Replace "nearest" with "closest" in the lines starting at the one that contains "Looking at this" and ending at the end of the data, and give back only those lines with nothing else changed.

(Records of spatial reasoning questions)
──────────

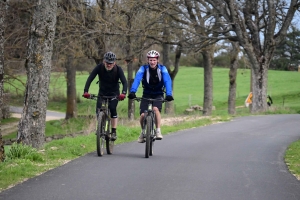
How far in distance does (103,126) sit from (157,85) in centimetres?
130

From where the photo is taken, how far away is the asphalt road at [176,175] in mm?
7438

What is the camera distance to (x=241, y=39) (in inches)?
1097

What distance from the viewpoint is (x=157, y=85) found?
1120 centimetres

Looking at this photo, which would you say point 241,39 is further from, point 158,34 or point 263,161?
point 263,161

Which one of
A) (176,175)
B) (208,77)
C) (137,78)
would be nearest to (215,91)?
(208,77)

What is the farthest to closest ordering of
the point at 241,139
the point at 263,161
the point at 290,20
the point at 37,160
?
the point at 290,20 < the point at 241,139 < the point at 263,161 < the point at 37,160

──────────

▶ [EXERCISE SOLUTION]
Looking at this photo, which would you say point 241,39 is further from, point 158,34 or point 263,161?
point 263,161

Which one of
A) (176,175)
B) (208,77)
C) (137,78)
would be closest to (215,91)?
(208,77)

What is the farthest to closest ordering of
the point at 241,139
the point at 263,161
the point at 290,20
the point at 37,160
?
the point at 290,20 < the point at 241,139 < the point at 263,161 < the point at 37,160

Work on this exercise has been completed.